Türen und Fenster der Gartenhäuser werden erst zuletzt eingebaut, auch hier sollte darauf geachtet werden, dass kein Regen durch eventuelle Ritzen oder Löcher in das Gartenhaus eindringen kann.

Farbe für Gartenhäuser

Lackierte oder bemalte Gartenhäuser sind eine Zierde in jedem Garten und werten das kleine Haus auf. Um das Holz und die Umwelt zu schützen, sollte zunächst ein ökologisch unbedenklicher Holzschutz als Basis aufgetragen werden. Anschließend kann das Gartenhaus mit einer Holzfarbe in einem beliebigen Farbton angestrichen werden. Beliebt sind kräftige Rottöne oder grüne, natürlich wirkende Farben, doch der eigenen Phantasie sind natürlich keinerlei Grenzen gesetzt.

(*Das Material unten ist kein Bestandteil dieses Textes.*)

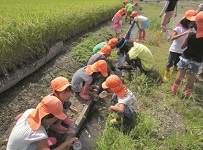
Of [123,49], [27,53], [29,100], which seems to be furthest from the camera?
[123,49]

Friedrich-Schiller-Universität Jena – Schillers Gartenhaus

Friedrich Schiller, seit 1789 in Jena ansässig, kaufte das Gartenhaus vor den Toren der Stadt im März 1797 für 1050 Taler.

Wikipedia – Gartenhaus auch Gartenlaube oder Laube

Das Bundeskleingartengesetz lässt hier ausdrücklich ein Laube genanntes Häuschen in einfacher Ausführung mit höchstens 24 Quadratmetern Grundfläche einschließlich überdachtem Freisitz zu.